(Extract provided)
# What factory ammo works in your Tikka T3 Lite 300 WSM



## Vinniechains

Hello,

I'm new to the forum and Elk hunting all together. I am purchasing the Tikka 300 WSM and am clueless as to what brand of ammo to shoot for an upcoming Montana Elk trip. I know I want to use a 180 gr. but am not sure what brand as I do not reload myself.

I am aware that shooting a few different brands is the best way to see what my gun likes the best. However, that can be costly.

I am curious if any of you already did the leg work with this gun/caliber.

Thank you in advance for your help or suggestions.

Regards,


----------



## wurgs

Have never used 180 grain but my 300wsm shoots 150 and 165 grain Rem corelokt, Fusion and Winchester Super X all in 1" - 1 1/2 " groups at 100 yds which is good enough for the distances I shoot.


----------



## wurgs

Forgot to say Welcome to Nodakoutdoors! :beer:


----------



## lead gander

I don't have a Tika but my savage 300wsm eats federal premium 165 barnes tsx's very well. Spendy rounds but I only shoot 20 a year and they hit where I point them.


----------



## People

You said it correctly. It can be costly, but that is the way to determine what will shoot in your rifle. What shoots great in one rifle may not shoot worth a hill of beans in another rifle. I would just choose a good bullet for elk like a partition bullet or an X bullet and try then. If one shoots good enough for you then you are set.

(Information provided)
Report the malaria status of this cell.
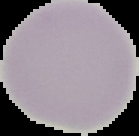
Uninfected.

(Stated task 1) In the Tikka ammo thread, how many rounds a year does lead gander say he shoots?
(Stated task 2) Please print the part of the Tikka ammo thread starting at "## Vinniechains" and ending at "with this gun/caliber.".

(Correct output 1) 20

(Correct output 2)
## Vinniechains

Hello,

I'm new to the forum and Elk hunting all together. I am purchasing the Tikka 300 WSM and am clueless as to what brand of ammo to shoot for an upcoming Montana Elk trip. I know I want to use a 180 gr. but am not sure what brand as I do not reload myself.

I am aware that shooting a few different brands is the best way to see what my gun likes the best. However, that can be costly.

I am curious if any of you already did the leg work with this gun/caliber.